Si chiamano Leviathan e Tamar i due principali giacimenti di gas offshore scoperti al largo delle coste di Israele e Libano. Non sono gli unici ma sono certamente quelli che stanno contribuendo a innalzare la tensione tra i due paesi confinanti e ancora virtualmente in guerra.
Ed è proprio la posizione geografica dei giacimenti ad aver scatenato la rissa, per ora verbale, tra Gerusalemme e Beirut. Il grosso dei giacimenti si trova in acque israeliane ma un piccolo lembo di quello di Tamar si inoltra in acque teoricamente del Libano, almeno secondo il Governo di Beirut il quale ne è così convinto che lo scorso dicembre ha indetto una gara d’appalto per lo sfruttamento dei giacimenti di gas offshore presenti nel tratto di mare libanese includendovi anche il famigerato “Blocco 9” che si trova in un tratto di mare conteso tra i due Paesi, un’area triangolare di circa 860 kmq che si estende lungo il bordo dei giacimenti.
A sfruttare i giacimenti libanesi dovrebbe essere un consorzio multinazionale composto dalla francese Total, l’italiana ENI e la russa Novatek, lo si saprà con certezza il prossimo 9 febbraio. Sul Blocco 9 invece ancora non ci sono certezze.

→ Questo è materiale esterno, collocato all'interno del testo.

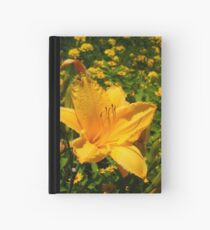 Playful Lilly Hardcover Journal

Il Ministro della Difesa israeliano, Avidgor Lieberman, la scorsa settimana ha invitato le aziende petrolifere internazionali a non fare offerte sul Blocco 9 in quanto quel tratto di mare non è nella disponibilità libanese. «Quella libanese è una grave provocazione» ha tuonato Lieberman durante una conferenza all’università di Tel Aviv. «Le imprese rispettabili che presentano una offerta commettono un grave errore in quanto la gara d’appalto indetta dal Libano è fuori da ogni contesto di Diritto internazionale. Esorto quindi le aziende a non commettere questo errore» ha concluso il Ministro israeliano.
Immediata e ai più alti livelli la risposta libanese. Ieri il Presidente del Libano, Michel Aoun, ha condannato duramente le parole di Lieberman. «Le parole di Lieberman sul Blocco 9 sono una minaccia per il Libano e per il suo diritto alla sovranità sulle sue acque territoriali» ha detto Aoun. Di «messaggi minacciosi al Libano» ha invece parlato il Primo Ministro libanese, Saad al-Hariri.
Non è la prima volta che Israele e Libano si lanciano messaggi minacciosi a causa dei giacimenti di gas offshore, ma oggi la situazione è molto diversa. Da diversi giorni i tamburi di guerra tra i due Paesi sono tornati a farsi sentire minacciosi. La tensione tra Israele ed Hezbollah è ai massimi livelli. Nei giorni scorsi il portavoce del IDF, Generale Ronen Manelis, in un raro intervento su un sito arabo aveva duramente avvertito il Libano sui pericoli di una guerra nel caso la presenza iraniana nel Paese dei Cedri fosse aumentata. «Il futuro dei cittadini libanesi è nelle mani di un dittatore che siede a Teheran» aveva detto il Generale israeliano.
Ed è in un contesto così teso che si inserisce la vicenda dello sfruttamento dei giacimenti di gas, una questione veramente spinosa che rischia di diventare, se non un vero e proprio “casus belli”, almeno la fonte di una pericolosa escalation.